C’è stato qualcosa che ha provocato maggiori emozioni in Antonio.
«Sono stato impegnato come tutti i colleghi sanitari nella pandemia di Covid che ha interessato la nostra nazione. Devo dire, da come si poteva in parte vedere in tv che è stata, soprattutto da noi in Lombardia, devastante. Ho ricordi indelebili di quei momenti ma ciò che mi ha dato la soddisfazione più grande è stata una frase di mio figlio che all’epoca aveva 5 anni, che al ritorno da un turno devastante dove come sempre le nostre emozioni era messe a dura prova, vedendomi piangere, perché è vero crollavamo anche noi, mi ha detto: Papà perché piangi, tu non devi farlo se no come fai a guarire quelli che soffrono? Ecco è stato il momento in cui ho capito che se un bambino di 5 anni mi stava dicendo questo il mio lavoro non è stato invano».

I progetti di Antonio.

«Visitare i paesi del Sud America, mi intriga la loro cultura e, il loro modo di vivere, e vedere e conoscere come è avvenuta l’integrazione dei nostri calabresi durante le ondate migratorie post seconda guerra mondiale».

I primi tempi del trasferimento al nord non sono stati certamente facili.

«La partenza dalla stazione di Trebisacce il 31 gennaio del 2009, e come dimenticarlo? con il fu Crotone-Milano, è stato il momento più duro, penso di tutta la mia vita. Appena salito sul treno guardai dal finestrino e vidi mio padre piangere. Insolito vedere un papà piangere… e subito arrivo un sms sul mio telefono con scritto “Buona fortuna Figlio Mio”! Ecco, lì ho capito davvero che stavo lasciando quanto di più caro io potessi avere e desiderare: la mia famiglia nativa, la mia terra, che come dice il grande Modugno, “Amara e Bella”, per “cercare fortuna” proprio come hanno fatto i miei nonni».

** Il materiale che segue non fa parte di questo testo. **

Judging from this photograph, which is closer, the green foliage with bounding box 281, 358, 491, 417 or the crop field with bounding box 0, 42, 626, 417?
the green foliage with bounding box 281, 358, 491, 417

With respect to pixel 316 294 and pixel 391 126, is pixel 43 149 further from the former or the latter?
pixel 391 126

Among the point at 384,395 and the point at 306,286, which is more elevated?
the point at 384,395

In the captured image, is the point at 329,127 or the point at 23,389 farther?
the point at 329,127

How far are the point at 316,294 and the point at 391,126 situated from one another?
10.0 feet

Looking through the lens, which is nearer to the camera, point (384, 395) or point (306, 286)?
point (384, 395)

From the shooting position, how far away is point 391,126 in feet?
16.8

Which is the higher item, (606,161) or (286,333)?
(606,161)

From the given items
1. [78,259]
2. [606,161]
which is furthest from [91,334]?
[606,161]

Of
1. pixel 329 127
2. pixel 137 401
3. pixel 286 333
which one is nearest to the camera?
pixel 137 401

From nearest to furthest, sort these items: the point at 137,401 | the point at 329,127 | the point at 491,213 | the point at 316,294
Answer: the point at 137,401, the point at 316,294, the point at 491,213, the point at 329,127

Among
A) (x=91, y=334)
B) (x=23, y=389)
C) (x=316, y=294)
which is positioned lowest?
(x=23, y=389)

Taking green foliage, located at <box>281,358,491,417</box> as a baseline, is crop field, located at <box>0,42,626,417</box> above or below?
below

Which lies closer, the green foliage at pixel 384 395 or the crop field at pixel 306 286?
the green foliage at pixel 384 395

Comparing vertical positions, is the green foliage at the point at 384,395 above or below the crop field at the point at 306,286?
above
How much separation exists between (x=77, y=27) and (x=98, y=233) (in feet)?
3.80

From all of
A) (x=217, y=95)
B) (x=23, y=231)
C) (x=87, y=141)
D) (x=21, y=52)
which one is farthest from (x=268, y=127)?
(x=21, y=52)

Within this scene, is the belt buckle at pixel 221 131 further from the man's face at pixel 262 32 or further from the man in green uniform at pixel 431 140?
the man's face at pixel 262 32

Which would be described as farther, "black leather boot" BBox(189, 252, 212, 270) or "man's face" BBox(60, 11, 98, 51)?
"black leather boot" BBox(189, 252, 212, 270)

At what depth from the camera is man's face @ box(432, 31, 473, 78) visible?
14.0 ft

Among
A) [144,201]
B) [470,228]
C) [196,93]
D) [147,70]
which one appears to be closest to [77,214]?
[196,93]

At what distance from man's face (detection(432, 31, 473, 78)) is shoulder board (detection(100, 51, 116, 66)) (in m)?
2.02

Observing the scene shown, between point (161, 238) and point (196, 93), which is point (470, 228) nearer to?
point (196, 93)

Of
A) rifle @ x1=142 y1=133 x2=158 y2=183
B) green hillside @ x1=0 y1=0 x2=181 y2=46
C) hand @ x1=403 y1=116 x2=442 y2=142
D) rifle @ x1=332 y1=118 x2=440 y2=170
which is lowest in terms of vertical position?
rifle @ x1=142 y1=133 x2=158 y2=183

Lasciare la propria terra è davvero triste. Lasciare la Calabria lo è ancora di più.

«Devo essere sincero, anche ultimamente ci sono momenti in cui mi pento di esser venuto via dalla mia/nostra Calabria, ma nello stesso tempo provo rammarico. Il rammarico per una terra che può dare tanto, che offre paesaggi, clima, tradizioni che tanti ci invidiano, di cui tanti sono alla ricerca, e spesso noi calabresi che li abbiamo non li sappiamo apprezzare».

Cosa rimane dentro della terra di chi parte?

«Delle mia terra mi porto tutto dentro, la mia casa, la mia Albidona… che hanno un posto veramente speciale nel mio cuore. Come dimenticare gli odori dei camini fumanti, i profumi delle più antiche tradizioni culinarie, l’affetto del vicinato. Ancora ricordo indelebilmente le anziane sedute davanti alle porte delle loro abitazioni a raccontarci storie di tempi passati. Ecco tutto questo, mi manca, e con esso manca quel senso di focolare che sa scaldare il cuore. E come dico sempre come fai a spigare queste mancanze a chi questo non lo ha vissuto?»

Forse Antonio pensa di ritornare un giorno.

«Ero di una idea diversa fino a qualche anno fa, ma ora non lo escludo più!».

La Calabria vista da lontano. Con tutti i suoi difetti.

«Della Calabria cambierei poco, c’è certamente da migliorare tanto, dal punto di vista infrastrutturale, e sono necessari maggiori collegamenti ferroviari e aeroportuali, con le maggiori città del centro nord Italia. Ma la piaga maggiore è la sanità, per lo più quella territoriale e di prossimità, ma qui andremo a toccare temi politici che non è il momento di toccare. I calabresi sono delle persone meravigliose, ma io mi e gli dico: amiamo di più la nostra terra, cerchiamo insieme di far sì che la nostra amata Calabria sia valorizzata per le cose belle che ha, per tutto il buono che c’è».